* Start *

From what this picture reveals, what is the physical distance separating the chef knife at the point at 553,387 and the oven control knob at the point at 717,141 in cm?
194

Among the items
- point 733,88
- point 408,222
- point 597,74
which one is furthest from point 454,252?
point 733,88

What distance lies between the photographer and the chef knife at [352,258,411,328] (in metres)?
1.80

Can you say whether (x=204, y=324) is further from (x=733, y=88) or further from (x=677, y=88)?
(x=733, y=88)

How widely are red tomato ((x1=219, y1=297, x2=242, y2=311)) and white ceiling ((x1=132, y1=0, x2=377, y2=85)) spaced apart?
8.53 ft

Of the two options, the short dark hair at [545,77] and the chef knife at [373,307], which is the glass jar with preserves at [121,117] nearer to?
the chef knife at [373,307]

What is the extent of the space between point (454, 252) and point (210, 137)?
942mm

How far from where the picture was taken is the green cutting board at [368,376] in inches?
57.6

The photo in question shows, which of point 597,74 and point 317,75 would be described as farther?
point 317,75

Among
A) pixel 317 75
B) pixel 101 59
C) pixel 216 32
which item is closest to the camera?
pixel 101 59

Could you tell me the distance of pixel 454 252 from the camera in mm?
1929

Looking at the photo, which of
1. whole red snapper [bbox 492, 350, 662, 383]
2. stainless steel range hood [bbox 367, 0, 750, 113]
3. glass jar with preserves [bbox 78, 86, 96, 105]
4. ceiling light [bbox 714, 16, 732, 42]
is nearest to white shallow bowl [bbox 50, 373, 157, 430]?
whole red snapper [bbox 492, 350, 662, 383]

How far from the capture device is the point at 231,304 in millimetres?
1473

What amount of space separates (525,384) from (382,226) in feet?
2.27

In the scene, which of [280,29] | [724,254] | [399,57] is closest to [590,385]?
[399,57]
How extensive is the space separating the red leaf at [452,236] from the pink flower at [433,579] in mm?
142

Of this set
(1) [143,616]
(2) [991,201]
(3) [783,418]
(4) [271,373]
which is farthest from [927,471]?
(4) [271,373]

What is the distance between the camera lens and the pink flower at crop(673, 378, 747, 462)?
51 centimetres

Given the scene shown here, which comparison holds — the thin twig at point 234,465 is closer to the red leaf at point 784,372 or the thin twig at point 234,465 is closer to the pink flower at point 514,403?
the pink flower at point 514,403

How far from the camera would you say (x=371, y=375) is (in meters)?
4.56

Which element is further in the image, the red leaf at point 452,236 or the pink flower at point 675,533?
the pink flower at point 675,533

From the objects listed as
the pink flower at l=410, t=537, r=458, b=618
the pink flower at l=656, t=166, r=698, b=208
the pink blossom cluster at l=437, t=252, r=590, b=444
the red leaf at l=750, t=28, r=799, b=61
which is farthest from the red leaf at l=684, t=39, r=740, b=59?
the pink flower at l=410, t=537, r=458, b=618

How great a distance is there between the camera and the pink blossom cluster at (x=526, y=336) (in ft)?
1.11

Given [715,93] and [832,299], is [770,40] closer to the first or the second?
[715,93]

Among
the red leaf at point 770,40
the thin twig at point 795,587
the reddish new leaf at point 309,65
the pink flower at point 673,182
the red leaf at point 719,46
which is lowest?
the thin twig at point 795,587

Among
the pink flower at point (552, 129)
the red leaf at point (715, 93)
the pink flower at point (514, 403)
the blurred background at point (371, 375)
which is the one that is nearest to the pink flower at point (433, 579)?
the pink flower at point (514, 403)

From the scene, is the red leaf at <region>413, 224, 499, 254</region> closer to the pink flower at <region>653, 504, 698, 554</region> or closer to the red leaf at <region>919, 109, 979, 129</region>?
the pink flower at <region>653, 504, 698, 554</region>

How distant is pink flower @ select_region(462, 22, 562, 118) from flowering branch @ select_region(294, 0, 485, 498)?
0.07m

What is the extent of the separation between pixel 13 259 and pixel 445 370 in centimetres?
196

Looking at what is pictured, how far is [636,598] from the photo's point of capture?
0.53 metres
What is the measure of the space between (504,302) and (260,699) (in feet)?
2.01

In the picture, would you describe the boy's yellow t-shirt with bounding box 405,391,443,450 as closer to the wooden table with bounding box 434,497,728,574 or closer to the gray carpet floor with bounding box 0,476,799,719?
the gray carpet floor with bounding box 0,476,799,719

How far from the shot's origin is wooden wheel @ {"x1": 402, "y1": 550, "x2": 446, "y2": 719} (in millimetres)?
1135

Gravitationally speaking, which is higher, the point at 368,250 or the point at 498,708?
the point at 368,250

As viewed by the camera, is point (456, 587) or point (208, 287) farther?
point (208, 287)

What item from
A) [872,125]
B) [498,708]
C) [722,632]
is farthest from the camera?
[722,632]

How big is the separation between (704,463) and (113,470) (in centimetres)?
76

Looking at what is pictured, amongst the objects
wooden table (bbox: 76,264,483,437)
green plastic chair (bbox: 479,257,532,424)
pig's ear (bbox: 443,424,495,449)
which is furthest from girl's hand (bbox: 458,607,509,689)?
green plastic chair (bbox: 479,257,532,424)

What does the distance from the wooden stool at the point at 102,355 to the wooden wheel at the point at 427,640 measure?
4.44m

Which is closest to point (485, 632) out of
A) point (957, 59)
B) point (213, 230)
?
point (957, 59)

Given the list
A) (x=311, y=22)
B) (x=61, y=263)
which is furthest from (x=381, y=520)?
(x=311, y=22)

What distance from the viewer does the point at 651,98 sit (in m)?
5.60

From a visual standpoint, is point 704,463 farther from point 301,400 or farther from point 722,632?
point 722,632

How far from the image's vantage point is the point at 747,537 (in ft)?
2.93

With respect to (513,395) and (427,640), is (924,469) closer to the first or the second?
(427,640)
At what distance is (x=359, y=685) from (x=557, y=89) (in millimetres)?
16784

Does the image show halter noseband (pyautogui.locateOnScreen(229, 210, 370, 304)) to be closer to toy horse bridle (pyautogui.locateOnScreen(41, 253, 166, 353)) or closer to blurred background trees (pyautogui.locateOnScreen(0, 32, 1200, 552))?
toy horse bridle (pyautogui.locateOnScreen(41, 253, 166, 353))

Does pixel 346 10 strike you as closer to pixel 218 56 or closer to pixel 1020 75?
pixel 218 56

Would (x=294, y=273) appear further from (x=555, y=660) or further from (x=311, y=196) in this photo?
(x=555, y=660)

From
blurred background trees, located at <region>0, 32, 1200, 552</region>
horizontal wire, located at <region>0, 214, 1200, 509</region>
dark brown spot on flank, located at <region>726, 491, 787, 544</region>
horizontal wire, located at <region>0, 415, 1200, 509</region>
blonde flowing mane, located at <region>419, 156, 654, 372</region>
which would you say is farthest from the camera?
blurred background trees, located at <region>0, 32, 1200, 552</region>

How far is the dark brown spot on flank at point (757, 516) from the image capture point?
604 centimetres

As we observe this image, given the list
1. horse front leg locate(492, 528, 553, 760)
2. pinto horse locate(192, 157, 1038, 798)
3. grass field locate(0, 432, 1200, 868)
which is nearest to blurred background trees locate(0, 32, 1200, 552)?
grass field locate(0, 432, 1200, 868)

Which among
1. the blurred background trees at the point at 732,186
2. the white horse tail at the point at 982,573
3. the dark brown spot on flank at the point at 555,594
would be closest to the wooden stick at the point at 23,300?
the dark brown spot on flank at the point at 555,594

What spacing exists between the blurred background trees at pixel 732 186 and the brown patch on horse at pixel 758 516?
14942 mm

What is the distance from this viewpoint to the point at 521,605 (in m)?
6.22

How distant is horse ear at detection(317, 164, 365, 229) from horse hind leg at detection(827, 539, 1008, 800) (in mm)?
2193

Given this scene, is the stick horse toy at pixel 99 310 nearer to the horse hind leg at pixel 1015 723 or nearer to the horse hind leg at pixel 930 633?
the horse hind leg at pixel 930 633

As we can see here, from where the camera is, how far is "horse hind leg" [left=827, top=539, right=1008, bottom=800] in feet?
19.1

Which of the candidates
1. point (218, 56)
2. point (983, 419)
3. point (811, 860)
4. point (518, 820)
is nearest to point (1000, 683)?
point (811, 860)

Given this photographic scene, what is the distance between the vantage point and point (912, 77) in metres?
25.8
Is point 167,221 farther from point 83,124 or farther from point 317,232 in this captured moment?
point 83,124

* End *

> **THE REQUEST**: Reproduce, word for word, the lines of the records from the line containing "Given this scene, is" through the last line of the records.

> **RESULT BELOW**:
Given this scene, is the stick horse toy at pixel 99 310 nearer to the horse hind leg at pixel 1015 723 or nearer to the horse hind leg at pixel 930 633?
the horse hind leg at pixel 930 633

As we can see here, from where the camera is, how far is "horse hind leg" [left=827, top=539, right=1008, bottom=800] in feet?
19.1

Which of the candidates
1. point (218, 56)
2. point (983, 419)
3. point (811, 860)
4. point (518, 820)
is nearest to point (1000, 683)?
point (811, 860)

Given this photographic scene, what is the distance between the vantage point and point (912, 77) in metres?
25.8
Is point 167,221 farther from point 83,124 or farther from point 317,232 in this captured moment?
point 83,124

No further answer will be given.